Consider, for instance, the WHO’s gargantuan efforts to catalogue the global distribution of infectious disease risk. The assessment immediately reveals that as far as dangerous microbes are concerned, it is not true that “everything is everywhere.” Many species are ecologically specific, and in particular the tropics bear a heavy burden of infectious disease. This pattern is due both to natural factors (i.e., pathogens obey the “latitudinal species gradient,” the greater diversity and richness of all life near the equator) and contingent historical factors (the strong association between underdevelopment and infectious disease risk). You are unlikely to die of falciparum malaria in Montreal. But the regional distribution of pathogens today also reflects the heavy hand of human intervention. Even in the few decades that the WHO has been trying to track these data, some germs have receded in importance (in fact, malaria, in many places) while other germs have emerged (for instance, the Zika virus), both of which are inconceivable without intentional and unintentional human manipulation of the environment. The WHO’s “map” of infectious disease is a product of both nature and human-driven ecological change.

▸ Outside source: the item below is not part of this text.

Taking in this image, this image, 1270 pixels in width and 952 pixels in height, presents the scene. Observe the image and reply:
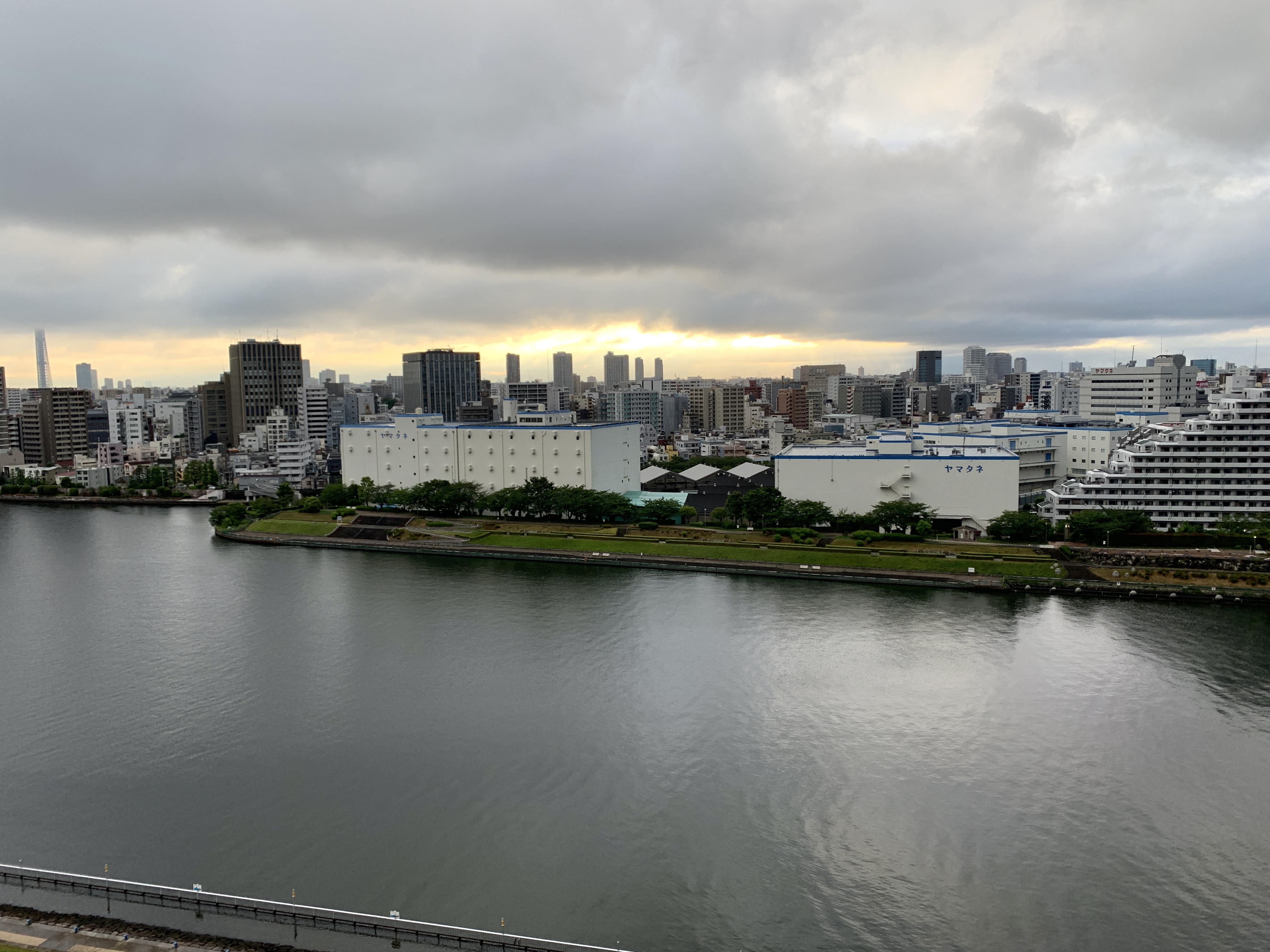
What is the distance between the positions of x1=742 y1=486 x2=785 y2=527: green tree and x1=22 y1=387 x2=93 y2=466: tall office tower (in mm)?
33641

From a germ’s point of view, human transformation of the evolutionary environment extends back millennia. To assess the human impact on the prevalence and diversity of infectious disease, we have to imagine the various mechanisms by which human transformation of the environment has altered the selection pressures operative for pathogenic microbes. In the words of the historian John McNeill, “for all species, on land and sea, the Anthropocene has revised the rules of evolution. Biological fitness— defined as success in the business of survival and reproduction— has increasingly hinged on compatibility with human enterprise. Those species that fit neatly into a humanized planet, such as pigeons, squirrels, rats, cattle, goats, crabgrass, rice, and maize prosper.” The same is manifestly true of pathogenic bacteria, viruses, protozoa, and other parasites. In Part II, we will classify some of the ways that our species has fundamentally changed the rules of the game for pathogenic microbes.